§ OBIETTIVI
• 1. Nel testo sulla paura prima della gara, con che cosa era tracciata la riga di partenza?
• 2. Prosegui il testo sulla paura prima della gara a partire dalla sua ultima frase.

1. La paura.
La gara comincia molto prima del via. Ricordo ancora l’angoscia che riempiva l’ora o la mezz’ora che precedevano la partenza. Di solito a un sommario riscaldamento lasciato a una leggerissima souplesse, seguivano delle accelerazioni di quaranta-cinquanta metri. Poi iniziava l’agonia: svestirsi, cambiare le scarpe, aggiustare il numero sulla maglietta, finché ci si riuniva nei pressi della riga di partenza tracciata con il gesso sulla pista in terra rossa e, con occhiate traverse, distratti sguardi laterali, goffo sbirciare, si prendevano le misure degli avversari. Si trattava di una paura priva di oggetto, di volto, nulla di precisamente referenziato. Era senza nome e, oltre a sentirsela addosso, la si leggeva negli occhi di tutti. Ben poche delle paure adulte hanno conservato lo stesso tratto di misteriosa minacciosità, nessuna mi è parsa altrettanto indeterminata e irriducibile. Essenzialmente era una sorta di mancanza di respiro senza che effettivamente mancasse il respiro, una compressione dell’anima. Il tempo spariva: la marea montava ingoiando il passato e prosciugando il futuro.
Quanto ci circondava, il cielo azzurro scintillante, l’alto calore estivo, le bandiere che flottavano nel vento, l’erba pungente sotto i piedi, era ridotto a un’interferenza detestabile e priva di senso. Come per gli eroi dannati di Dostoevskij e prima ancora di Stendhal, il mondo esterno avvizziva e ciò che contava era il battito del cuore, la pulsante vita interiore.
Era uno stato d’animo di natura duplice: da un lato c’era l’incertezza, il sentimento che davanti a noi in quel paio di minuti di gara si nascondesse un destino spezzato, che tutto fosse in gioco, se stessi, il diritto di vivere, soprattutto il diritto a un nome. Alla partenza eravamo qualcosa di confuso e indeterminato e ciò che inseguivamo era il riconoscimento, l’identità, il nome. Nulla di piú adolescenziale e nulla di piú vero. Dall’altro c’era una piú profonda pulsione animale: sapevamo che avremmo liberato una grande quantità di energia che a sua volta altro non era che violenza concentrata e sublimata. Una violenza che nel suo primario disordine faceva vacillare il nostro altro io quotidiano costruito sulle convenzioni, la disciplina, il controllo, la civiltà. Tutto ciò appartiene al chiuso e ristretto mondo dell’agonismo, indipendentemente dal livello, dallo spessore dei protagonisti, dai luoghi della lotta. Quanto si è affermato dopo, nell’allargamento e nella fortunata massificazione delle competizioni – le grandi maratone non competitive, le corse amatoriali di lunga distanza –, segna una diversa affermazione della pratica sportiva. Su tutto prevale una chiave di «cameratismo» antagonistico, un inseguire la pienezza fisica, un allargarsi dei traguardi «relativi», un sostanziale dominio della «maturità». Nell’agonismo non c’è spazio per i relativi, prevalgono gli «assoluti», non c’è maturità: domina un vissuto di onnipotenza e indeterminatezza e, quindi, la ricerca di senso tipica dell’adolescenza.

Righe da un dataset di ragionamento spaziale
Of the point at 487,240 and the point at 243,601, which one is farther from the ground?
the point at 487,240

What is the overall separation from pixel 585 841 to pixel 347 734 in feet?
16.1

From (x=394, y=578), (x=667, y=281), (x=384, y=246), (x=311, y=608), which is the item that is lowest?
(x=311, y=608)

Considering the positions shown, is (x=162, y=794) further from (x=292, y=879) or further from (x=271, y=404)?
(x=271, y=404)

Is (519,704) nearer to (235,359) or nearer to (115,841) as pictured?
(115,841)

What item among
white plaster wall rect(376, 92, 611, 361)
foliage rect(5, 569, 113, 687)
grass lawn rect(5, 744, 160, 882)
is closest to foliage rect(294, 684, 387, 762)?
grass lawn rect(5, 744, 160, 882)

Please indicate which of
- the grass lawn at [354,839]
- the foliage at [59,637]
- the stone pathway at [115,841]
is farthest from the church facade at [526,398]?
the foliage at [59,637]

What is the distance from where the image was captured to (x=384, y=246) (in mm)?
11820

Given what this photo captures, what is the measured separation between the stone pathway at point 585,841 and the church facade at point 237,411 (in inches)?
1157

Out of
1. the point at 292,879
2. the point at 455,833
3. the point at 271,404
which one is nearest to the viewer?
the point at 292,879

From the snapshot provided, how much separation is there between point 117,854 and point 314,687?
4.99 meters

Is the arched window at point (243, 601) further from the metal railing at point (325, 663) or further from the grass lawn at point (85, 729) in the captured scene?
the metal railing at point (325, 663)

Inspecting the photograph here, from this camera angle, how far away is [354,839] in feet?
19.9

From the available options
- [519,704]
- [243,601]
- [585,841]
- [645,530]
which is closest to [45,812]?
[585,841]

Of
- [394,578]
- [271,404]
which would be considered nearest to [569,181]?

§ RISULTATI ATTESI
• 1. Con il gesso, sulla pista in terra rossa.

• 2.
Achille in fondo è il primo dei grandi adolescenti.
2. Sconfitta.
Nella definizione dell’immaginario collettivo americano Hemingway rappresenta un punto di riferimento importante. Per raccontare e dar senso alla vita dell’uomo, Hemingway sceglie la caccia, la guerra, la morte, il pericolo.
Basta scorrere alcuni dei suoi quarantanove racconti per accorgersene – L’invitto, Breve vita felice di Francis Macomber, Il lottatore: uomini soli alle prese con la morte, la frustrazione, la paura, in una prova che è sempre senza appello.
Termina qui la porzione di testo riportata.